■ YOUR TASKS ■
A - From the blog post on Google Checkout, copy the passage starting with "Thursday, January 04, 2007" and going on through "a discounted price.", without changing a word.
B - List every company or online service that the blog post on Google Checkout names, not counting the title of the item offered at a discounted price.

Thursday, January 04, 2007

The Silver Age

When I heard that Google was getting into the web-shopping business by instituting Google Checkout, I wondered how they hoped to make any progress against the firmly-entrenched eBay/Paypal service. Then I'd heard they made a deal to be an alternate method of payment for Buy.com, which bought them a lot of visibility, but still I wondered why anyone would choose to add an additional level of complication to their web purchase.

Then I heard that Google Checkout would offer a $10 discount for any purchase over $30. I have no idea how they could afford to do that ("We lose money on every sale, but we make up for it in volume!"), but it certainly did get my attention.

Somewhere around the same time I heard that The Absolute DC New Frontier was available from Buy.com at a discounted price.

■ DATA LISTING ■
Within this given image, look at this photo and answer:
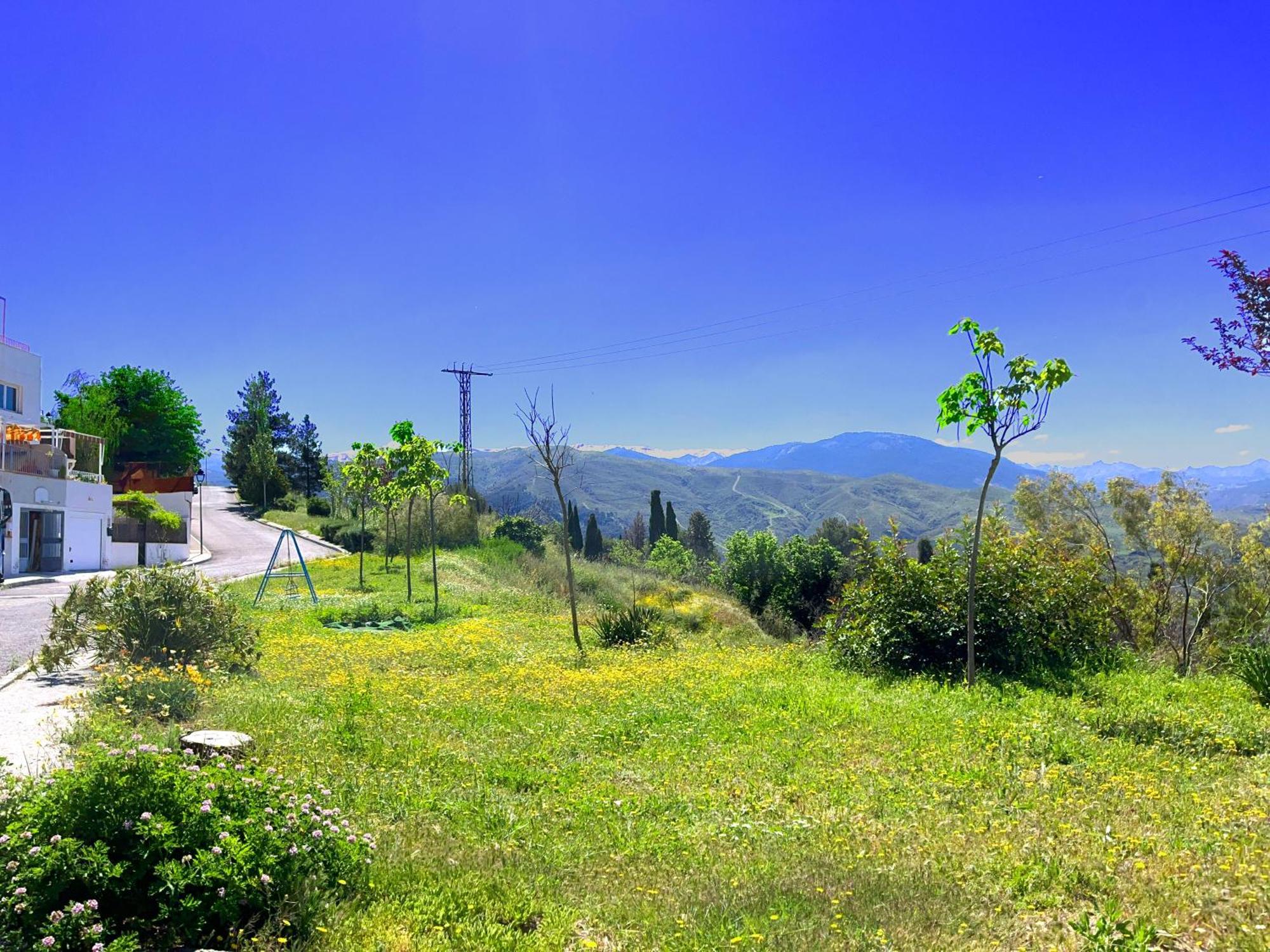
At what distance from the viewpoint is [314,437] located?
7244cm

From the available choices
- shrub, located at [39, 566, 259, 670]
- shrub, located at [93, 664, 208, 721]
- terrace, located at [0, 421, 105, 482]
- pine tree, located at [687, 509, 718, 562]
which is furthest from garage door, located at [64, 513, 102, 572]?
pine tree, located at [687, 509, 718, 562]

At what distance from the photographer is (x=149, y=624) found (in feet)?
33.7

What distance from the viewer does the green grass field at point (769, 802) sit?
4168 mm

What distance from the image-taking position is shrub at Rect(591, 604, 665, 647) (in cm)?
1474

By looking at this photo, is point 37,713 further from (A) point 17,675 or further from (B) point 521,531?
(B) point 521,531

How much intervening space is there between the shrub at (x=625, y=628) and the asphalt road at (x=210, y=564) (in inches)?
335

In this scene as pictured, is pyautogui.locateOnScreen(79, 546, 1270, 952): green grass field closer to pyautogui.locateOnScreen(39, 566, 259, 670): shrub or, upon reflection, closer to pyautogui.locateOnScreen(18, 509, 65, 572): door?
pyautogui.locateOnScreen(39, 566, 259, 670): shrub

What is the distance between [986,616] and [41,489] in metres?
33.7

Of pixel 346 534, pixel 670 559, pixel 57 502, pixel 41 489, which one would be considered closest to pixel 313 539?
pixel 346 534

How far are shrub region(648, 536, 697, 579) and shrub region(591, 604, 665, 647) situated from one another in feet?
78.3

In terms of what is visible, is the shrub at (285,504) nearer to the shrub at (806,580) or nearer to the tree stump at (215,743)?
the shrub at (806,580)

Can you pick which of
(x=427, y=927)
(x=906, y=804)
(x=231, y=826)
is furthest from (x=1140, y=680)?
(x=231, y=826)

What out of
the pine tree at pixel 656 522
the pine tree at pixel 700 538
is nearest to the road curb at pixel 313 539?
the pine tree at pixel 656 522

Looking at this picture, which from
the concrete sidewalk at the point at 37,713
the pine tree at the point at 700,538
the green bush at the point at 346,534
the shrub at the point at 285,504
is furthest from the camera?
the pine tree at the point at 700,538
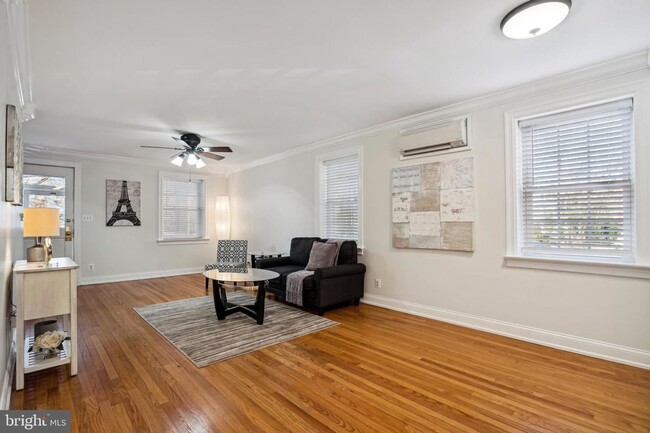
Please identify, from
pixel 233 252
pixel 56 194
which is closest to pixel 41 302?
pixel 233 252

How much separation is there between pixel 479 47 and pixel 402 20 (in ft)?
2.48

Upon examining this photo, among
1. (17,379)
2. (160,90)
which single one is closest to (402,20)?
(160,90)

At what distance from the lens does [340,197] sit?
4996 mm

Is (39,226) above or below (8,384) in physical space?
above

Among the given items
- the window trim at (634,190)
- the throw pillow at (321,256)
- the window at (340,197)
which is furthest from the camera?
the window at (340,197)

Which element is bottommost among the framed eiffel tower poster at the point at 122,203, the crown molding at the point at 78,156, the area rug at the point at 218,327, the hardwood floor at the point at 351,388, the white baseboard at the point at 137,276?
the hardwood floor at the point at 351,388

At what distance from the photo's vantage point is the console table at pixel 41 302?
2.23m

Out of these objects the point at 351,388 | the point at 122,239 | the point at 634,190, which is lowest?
the point at 351,388

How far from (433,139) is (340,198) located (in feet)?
5.76

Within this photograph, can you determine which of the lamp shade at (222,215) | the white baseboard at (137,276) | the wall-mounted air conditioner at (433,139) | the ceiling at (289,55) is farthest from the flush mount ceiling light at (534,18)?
the white baseboard at (137,276)

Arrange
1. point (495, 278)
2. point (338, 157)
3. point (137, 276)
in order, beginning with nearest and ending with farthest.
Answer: point (495, 278), point (338, 157), point (137, 276)

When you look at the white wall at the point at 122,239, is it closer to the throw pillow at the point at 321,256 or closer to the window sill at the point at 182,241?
the window sill at the point at 182,241

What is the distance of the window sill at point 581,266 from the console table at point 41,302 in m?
3.92

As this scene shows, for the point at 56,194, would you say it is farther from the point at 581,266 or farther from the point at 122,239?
the point at 581,266
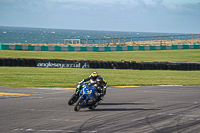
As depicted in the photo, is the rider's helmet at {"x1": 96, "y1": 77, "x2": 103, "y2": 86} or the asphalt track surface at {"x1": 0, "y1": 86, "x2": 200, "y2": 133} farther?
the rider's helmet at {"x1": 96, "y1": 77, "x2": 103, "y2": 86}

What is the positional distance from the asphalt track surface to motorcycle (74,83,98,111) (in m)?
0.24

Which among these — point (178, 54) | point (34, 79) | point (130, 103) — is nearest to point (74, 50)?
point (178, 54)

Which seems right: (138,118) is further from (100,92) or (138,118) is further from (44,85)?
(44,85)

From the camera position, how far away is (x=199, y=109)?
38.0 ft

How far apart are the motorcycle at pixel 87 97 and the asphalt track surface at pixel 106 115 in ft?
0.77

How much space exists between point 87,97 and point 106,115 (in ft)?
3.38

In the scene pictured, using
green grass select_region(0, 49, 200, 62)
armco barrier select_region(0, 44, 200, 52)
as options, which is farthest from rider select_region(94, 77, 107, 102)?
armco barrier select_region(0, 44, 200, 52)

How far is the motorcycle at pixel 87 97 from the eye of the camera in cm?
1059

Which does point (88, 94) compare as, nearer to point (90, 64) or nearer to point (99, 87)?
point (99, 87)

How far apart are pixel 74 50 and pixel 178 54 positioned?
582 inches

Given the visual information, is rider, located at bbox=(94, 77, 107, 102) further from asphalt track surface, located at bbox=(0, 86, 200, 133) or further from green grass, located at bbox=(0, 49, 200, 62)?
green grass, located at bbox=(0, 49, 200, 62)

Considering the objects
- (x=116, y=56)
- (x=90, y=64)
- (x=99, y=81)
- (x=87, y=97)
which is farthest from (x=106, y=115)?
(x=116, y=56)

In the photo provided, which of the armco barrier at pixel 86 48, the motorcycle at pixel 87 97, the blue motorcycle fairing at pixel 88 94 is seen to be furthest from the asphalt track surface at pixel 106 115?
the armco barrier at pixel 86 48

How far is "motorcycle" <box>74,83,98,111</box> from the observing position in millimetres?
10594
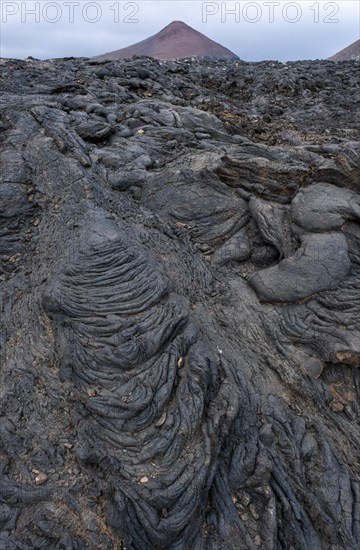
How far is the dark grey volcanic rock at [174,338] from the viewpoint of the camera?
4.69m

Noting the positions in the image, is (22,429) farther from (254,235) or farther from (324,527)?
(254,235)

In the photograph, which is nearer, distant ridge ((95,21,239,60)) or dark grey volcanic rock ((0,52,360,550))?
dark grey volcanic rock ((0,52,360,550))

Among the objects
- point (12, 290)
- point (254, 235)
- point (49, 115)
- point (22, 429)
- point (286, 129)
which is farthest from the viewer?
point (286, 129)

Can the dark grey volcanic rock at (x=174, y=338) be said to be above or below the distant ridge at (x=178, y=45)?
below

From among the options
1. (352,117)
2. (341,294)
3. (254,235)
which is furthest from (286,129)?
(341,294)

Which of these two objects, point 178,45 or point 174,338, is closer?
point 174,338

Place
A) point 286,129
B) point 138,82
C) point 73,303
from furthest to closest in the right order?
point 138,82 < point 286,129 < point 73,303

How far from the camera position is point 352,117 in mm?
12945

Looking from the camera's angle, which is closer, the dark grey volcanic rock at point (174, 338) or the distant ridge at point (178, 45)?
the dark grey volcanic rock at point (174, 338)

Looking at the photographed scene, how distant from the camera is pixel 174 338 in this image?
5.79m

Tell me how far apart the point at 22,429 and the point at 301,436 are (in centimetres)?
349

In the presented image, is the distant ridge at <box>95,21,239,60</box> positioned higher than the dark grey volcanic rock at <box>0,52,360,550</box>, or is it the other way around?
the distant ridge at <box>95,21,239,60</box>

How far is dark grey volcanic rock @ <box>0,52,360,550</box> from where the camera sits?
469 cm

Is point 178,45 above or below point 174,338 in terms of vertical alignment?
above
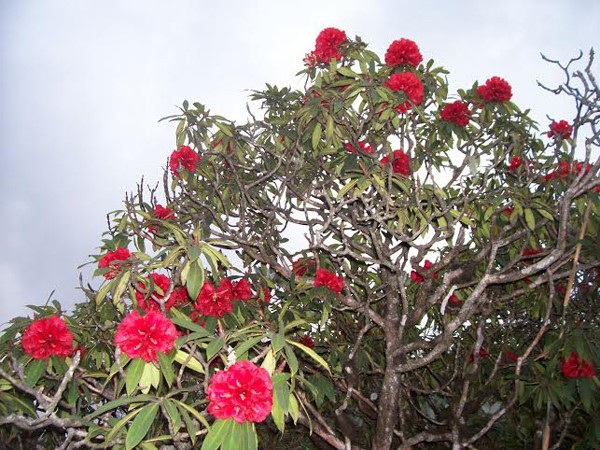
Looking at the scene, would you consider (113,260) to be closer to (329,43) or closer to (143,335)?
(143,335)

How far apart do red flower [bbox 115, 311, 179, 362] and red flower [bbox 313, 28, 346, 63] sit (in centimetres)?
203

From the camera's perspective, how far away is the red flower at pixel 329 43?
2949 millimetres

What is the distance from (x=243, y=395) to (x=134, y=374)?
1.13ft

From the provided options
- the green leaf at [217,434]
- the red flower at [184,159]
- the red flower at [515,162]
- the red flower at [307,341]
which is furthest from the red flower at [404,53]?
the green leaf at [217,434]

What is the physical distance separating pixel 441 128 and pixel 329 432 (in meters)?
1.71

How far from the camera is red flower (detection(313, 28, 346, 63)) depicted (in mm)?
2949

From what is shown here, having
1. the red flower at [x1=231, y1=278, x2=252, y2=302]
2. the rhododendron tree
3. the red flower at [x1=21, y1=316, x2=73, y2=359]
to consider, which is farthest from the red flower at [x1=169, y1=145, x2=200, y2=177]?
the red flower at [x1=21, y1=316, x2=73, y2=359]

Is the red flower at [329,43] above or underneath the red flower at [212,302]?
above

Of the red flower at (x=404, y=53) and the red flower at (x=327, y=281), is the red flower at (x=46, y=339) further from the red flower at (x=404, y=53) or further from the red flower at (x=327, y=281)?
the red flower at (x=404, y=53)

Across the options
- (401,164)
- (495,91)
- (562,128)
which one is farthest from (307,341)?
(562,128)

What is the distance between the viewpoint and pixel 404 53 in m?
2.77

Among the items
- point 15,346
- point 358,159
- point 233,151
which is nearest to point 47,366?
point 15,346

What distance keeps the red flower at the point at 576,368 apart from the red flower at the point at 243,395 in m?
1.73

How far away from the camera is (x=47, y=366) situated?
1.84 metres
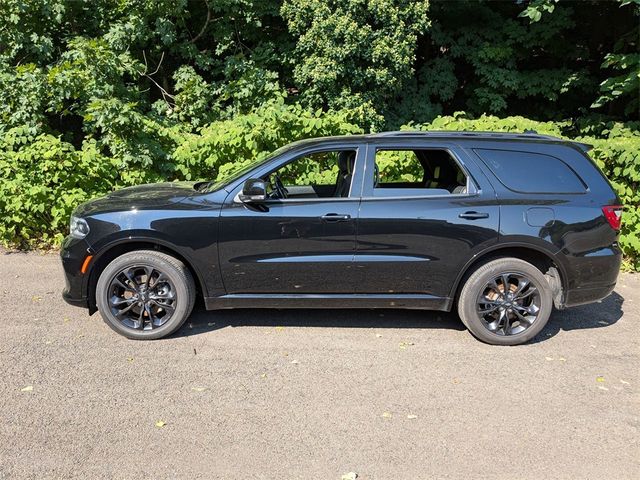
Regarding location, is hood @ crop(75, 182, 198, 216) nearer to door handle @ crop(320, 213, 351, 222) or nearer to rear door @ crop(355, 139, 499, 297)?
door handle @ crop(320, 213, 351, 222)

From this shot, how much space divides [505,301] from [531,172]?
3.67 feet

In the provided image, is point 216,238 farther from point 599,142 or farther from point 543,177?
point 599,142

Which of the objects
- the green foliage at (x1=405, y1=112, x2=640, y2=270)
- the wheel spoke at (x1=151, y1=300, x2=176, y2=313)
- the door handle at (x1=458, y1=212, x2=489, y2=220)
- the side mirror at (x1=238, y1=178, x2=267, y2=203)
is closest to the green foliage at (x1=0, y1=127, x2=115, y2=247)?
the wheel spoke at (x1=151, y1=300, x2=176, y2=313)

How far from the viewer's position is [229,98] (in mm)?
10383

■ WORKED SOLUTIONS ■
A -
Thursday, January 04, 2007

The Silver Age

When I heard that Google was getting into the web-shopping business by instituting Google Checkout, I wondered how they hoped to make any progress against the firmly-entrenched eBay/Paypal service. Then I'd heard they made a deal to be an alternate method of payment for Buy.com, which bought them a lot of visibility, but still I wondered why anyone would choose to add an additional level of complication to their web purchase.

Then I heard that Google Checkout would offer a $10 discount for any purchase over $30. I have no idea how they could afford to do that ("We lose money on every sale, but we make up for it in volume!"), but it certainly did get my attention.

Somewhere around the same time I heard that The Absolute DC New Frontier was available from Buy.com at a discounted price.

B -
- Google
- Google Checkout
- eBay
- Paypal
- Buy.com